- [Article]
------------------------

Dakar, 29 avril (SL-INFO) – Le président sud-africain, Cyril Ramaphosa, a profité de la commémoration nationale de la Journée des libertés lundi dernier pour lancer un avertissement à ses compatriotes qui s’adonnent à des actes xénophobes.
« Nous ne devons jamais permettre que les préoccupations légitimes de nos communautés concernant l’immigration clandestine engendrent des préjugés envers nos compatriotes africains. Nous ne devons pas permettre que ces préoccupations engendrent une xénophobie dirigée contre les personnes originaires d’autres pays africains. Nous ne permettrons pas aux gens de se faire justice eux-mêmes », a lancé le dirigeant sud-africain.
« Ces pays ont ouvert leurs frontières à nos combattants de la libération. Ils ont partagé leur pain et leurs maisons »
Il rappelle à ses compatriotes que les peuples africains ont été aux côtés de la nation arc-en-ciel au plus fort de l’Apartheid.
« Nous n’avons pas conquis la liberté seuls. Nous avons été portés par une vague de solidarité venue notamment des nations africaines. Ces pays ont ouvert leurs frontières à nos combattants de la libération. Ils ont partagé leur pain et leurs maisons. Ils ont parlé pour nous, quand nous ne pouvions pas parler pour nous-mêmes », a déclaré Ramaphosa.

------------------------

- [Consigne A]
Réécrivez sous forme de liste le paragraphe de l'article sur le discours de Cyril Ramaphosa qui commence par « Nous n'avons pas conquis la liberté seuls ». Conservez-en les faits principaux.
- [Consigne B]
D'après l'article sur le discours de Cyril Ramaphosa, à quelle occasion le président a-t-il mis en garde ses compatriotes contre les actes xénophobes ?
- [Consigne C]
Reprenez l'article sur le discours de Cyril Ramaphosa à la suite de sa dernière phrase.

- [Données]
------------------------

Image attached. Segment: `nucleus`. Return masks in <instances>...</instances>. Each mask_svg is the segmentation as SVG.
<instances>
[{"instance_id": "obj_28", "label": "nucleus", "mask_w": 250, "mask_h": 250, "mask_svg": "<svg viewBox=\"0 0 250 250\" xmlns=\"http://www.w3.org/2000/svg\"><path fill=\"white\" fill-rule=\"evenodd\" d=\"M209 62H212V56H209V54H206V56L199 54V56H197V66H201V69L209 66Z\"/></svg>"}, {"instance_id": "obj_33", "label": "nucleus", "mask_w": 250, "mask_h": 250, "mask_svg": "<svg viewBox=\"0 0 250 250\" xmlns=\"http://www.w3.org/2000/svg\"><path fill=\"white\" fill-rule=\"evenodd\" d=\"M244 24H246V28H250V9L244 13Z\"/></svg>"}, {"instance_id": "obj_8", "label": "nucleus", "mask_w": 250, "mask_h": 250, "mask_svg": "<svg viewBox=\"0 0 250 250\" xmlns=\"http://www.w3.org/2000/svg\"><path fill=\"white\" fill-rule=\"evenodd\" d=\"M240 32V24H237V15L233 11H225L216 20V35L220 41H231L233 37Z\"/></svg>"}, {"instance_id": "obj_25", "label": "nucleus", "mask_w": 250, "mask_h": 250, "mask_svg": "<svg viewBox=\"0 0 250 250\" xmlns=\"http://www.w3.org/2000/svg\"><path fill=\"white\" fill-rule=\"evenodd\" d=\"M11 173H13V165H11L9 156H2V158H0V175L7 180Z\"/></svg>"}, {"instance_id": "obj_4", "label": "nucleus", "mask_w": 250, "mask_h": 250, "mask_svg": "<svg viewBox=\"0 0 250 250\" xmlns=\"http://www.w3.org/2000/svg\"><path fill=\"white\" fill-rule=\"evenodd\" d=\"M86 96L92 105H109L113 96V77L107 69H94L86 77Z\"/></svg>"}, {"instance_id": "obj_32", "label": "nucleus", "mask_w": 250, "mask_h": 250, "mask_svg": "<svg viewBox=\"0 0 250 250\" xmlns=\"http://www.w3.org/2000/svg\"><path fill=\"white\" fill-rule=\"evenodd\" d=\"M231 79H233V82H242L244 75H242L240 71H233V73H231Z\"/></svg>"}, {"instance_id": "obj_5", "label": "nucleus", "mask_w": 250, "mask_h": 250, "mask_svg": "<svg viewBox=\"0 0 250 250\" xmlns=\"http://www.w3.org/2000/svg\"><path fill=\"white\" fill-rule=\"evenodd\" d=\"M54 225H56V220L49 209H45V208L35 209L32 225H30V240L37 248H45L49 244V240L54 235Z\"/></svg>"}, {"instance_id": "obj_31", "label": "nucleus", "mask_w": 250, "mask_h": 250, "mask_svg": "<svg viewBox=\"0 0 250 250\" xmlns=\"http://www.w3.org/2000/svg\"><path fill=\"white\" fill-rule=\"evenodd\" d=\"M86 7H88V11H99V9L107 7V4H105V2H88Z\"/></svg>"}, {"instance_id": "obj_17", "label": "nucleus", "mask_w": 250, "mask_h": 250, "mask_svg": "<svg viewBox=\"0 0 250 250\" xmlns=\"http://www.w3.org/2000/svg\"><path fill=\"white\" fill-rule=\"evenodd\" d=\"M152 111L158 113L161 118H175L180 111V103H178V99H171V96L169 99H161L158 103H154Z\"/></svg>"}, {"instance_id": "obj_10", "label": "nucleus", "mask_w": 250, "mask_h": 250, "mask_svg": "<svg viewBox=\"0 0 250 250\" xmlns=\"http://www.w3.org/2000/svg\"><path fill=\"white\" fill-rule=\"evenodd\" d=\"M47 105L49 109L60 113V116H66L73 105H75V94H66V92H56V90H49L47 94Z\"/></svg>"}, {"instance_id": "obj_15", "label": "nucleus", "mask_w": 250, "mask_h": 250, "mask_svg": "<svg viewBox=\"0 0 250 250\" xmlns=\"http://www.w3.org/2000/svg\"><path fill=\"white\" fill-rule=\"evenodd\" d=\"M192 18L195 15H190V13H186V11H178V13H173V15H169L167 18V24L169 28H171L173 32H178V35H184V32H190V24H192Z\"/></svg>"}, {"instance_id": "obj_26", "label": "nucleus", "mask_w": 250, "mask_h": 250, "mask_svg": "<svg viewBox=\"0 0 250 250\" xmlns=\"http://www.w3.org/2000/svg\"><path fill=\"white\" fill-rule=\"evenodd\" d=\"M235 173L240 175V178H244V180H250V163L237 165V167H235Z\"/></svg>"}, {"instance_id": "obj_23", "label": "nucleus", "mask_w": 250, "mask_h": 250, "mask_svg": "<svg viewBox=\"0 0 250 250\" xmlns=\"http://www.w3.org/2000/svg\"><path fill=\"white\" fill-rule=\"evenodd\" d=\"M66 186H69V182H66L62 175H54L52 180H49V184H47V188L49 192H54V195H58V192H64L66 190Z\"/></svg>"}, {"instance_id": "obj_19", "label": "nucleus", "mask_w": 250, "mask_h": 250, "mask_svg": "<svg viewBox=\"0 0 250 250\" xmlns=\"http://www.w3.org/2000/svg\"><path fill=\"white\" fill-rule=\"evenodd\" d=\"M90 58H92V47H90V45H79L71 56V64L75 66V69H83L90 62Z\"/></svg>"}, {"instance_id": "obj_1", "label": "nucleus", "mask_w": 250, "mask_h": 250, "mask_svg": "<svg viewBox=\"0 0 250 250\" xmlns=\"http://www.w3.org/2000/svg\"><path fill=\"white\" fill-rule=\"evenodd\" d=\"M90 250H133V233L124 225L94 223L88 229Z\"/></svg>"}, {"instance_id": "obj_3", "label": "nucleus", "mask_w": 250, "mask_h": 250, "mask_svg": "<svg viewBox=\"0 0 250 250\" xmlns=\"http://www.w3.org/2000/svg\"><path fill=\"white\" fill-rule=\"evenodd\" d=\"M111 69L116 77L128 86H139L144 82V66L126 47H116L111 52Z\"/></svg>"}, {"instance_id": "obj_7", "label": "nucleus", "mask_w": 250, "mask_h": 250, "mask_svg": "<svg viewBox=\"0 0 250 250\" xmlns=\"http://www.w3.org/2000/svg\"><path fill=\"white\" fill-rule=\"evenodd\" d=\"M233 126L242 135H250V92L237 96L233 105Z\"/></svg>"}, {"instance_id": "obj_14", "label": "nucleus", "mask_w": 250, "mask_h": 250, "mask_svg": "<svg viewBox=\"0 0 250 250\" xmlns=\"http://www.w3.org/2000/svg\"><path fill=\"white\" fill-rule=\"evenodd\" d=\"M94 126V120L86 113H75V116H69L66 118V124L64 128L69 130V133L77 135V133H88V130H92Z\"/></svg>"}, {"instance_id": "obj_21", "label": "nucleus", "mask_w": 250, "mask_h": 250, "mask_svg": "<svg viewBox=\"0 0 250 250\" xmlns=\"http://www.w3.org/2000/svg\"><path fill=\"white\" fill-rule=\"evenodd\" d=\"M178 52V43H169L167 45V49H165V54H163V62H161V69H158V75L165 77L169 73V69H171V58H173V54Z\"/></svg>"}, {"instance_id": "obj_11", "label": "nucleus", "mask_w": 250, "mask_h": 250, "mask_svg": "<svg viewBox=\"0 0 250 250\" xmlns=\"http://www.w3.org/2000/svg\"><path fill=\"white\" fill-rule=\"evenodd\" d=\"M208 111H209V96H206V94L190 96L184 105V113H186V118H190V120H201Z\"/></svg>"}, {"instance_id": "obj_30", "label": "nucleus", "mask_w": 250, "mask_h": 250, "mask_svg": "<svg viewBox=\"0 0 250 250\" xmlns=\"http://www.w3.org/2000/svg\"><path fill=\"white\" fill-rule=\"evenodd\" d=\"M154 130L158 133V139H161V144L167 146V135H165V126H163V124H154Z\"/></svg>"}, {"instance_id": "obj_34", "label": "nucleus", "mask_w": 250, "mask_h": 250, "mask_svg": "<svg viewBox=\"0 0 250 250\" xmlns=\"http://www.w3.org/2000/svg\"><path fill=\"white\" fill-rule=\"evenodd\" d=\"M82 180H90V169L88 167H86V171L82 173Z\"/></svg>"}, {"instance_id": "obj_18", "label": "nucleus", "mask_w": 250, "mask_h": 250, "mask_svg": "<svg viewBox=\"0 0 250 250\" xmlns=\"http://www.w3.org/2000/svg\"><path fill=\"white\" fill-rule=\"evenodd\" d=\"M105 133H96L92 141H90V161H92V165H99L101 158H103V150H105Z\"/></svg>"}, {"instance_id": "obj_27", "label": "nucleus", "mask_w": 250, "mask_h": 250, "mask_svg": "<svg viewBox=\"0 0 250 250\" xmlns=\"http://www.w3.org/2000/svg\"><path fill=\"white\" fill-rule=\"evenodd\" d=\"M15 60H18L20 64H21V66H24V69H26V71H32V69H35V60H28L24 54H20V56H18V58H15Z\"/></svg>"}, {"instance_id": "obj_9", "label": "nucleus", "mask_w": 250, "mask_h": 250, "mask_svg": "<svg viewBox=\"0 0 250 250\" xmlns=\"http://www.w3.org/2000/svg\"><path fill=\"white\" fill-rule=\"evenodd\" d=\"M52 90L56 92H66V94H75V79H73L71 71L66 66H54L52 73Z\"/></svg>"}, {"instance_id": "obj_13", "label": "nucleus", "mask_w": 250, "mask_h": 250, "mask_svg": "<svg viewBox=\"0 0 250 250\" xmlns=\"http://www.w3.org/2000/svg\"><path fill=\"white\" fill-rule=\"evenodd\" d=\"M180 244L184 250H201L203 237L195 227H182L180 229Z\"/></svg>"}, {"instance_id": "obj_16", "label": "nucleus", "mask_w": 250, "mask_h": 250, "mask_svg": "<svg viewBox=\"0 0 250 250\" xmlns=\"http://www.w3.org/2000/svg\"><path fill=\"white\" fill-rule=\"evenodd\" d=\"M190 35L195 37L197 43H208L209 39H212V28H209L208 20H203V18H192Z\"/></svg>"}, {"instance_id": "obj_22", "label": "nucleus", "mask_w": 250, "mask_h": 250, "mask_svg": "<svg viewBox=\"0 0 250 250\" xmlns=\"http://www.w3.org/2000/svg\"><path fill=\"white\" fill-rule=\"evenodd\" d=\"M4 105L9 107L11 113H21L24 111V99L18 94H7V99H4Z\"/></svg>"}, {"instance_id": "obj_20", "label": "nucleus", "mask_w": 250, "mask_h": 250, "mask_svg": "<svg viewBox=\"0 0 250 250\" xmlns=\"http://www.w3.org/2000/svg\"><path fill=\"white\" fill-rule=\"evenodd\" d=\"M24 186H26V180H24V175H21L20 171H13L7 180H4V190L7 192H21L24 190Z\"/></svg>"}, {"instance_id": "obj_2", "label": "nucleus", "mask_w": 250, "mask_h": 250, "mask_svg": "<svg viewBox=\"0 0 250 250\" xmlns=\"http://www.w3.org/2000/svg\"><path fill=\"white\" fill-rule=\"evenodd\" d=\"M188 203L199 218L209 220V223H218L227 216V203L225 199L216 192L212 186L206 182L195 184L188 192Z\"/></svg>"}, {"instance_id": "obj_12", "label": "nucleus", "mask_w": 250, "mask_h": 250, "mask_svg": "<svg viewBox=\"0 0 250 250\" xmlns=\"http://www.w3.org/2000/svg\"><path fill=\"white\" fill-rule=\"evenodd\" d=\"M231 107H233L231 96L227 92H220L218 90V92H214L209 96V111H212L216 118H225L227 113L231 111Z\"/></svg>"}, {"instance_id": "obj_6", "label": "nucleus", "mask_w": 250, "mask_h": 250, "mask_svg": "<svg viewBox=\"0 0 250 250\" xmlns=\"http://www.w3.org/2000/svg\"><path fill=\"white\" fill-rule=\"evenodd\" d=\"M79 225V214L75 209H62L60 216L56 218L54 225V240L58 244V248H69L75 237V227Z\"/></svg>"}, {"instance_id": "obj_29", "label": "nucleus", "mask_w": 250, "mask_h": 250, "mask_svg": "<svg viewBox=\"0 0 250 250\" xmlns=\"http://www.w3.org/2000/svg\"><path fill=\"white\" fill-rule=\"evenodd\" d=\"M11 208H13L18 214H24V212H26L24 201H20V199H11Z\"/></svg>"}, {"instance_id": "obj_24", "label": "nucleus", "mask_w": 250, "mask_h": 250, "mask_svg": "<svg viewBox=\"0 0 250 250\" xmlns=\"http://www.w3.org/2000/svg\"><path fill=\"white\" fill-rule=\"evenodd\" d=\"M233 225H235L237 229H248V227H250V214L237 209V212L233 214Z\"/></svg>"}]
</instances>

------------------------

- [Réponse A]
Selon Ramaphosa :
- l'Afrique du Sud n'a pas conquis la liberté seule ;
- elle a été portée par une vague de solidarité venue notamment des nations africaines ;
- ces pays ont ouvert leurs frontières aux combattants de la libération ;
- ils ont partagé leur pain et leurs maisons ;
- ils ont parlé pour les Sud-Africains quand ceux-ci ne pouvaient pas parler pour eux-mêmes.

- [Réponse B]
Lors de la commémoration nationale de la Journée des libertés, lundi dernier.

- [Réponse C]
Pour toutes ces raisons, les Sud-Africains devraient rejeter l’hostilité envers les ressortissants des autres pays du continent, estime le dirigeant.
« Nous devons rester fidèle à l’esprit de l’Ubuntu »
Il « est impossible et il ne faut jamais qu’il arrive » que les Sud-Africains réduisent « en poussière la fraternité africaine ayant rendu (leur) liberté possible », a prévenu Ramaphosa, appelant les uns et les autres à « rester fidèle à l’esprit de l’Ubuntu ».
Il a par ailleurs invité les migrants à respecter la société et les lois sud-africaines.
Le gouvernement, de son côté, va continuer sa lutte contre l’immigration clandestine, les entreprises employant des travailleurs sans papiers et la corruption au sein du système d’immigration, a assuré le dirigeant, non sans inviter ses compatriotes à laisser les forces de l’ordre faire leur travail au lieu de vouloir se rendre justice.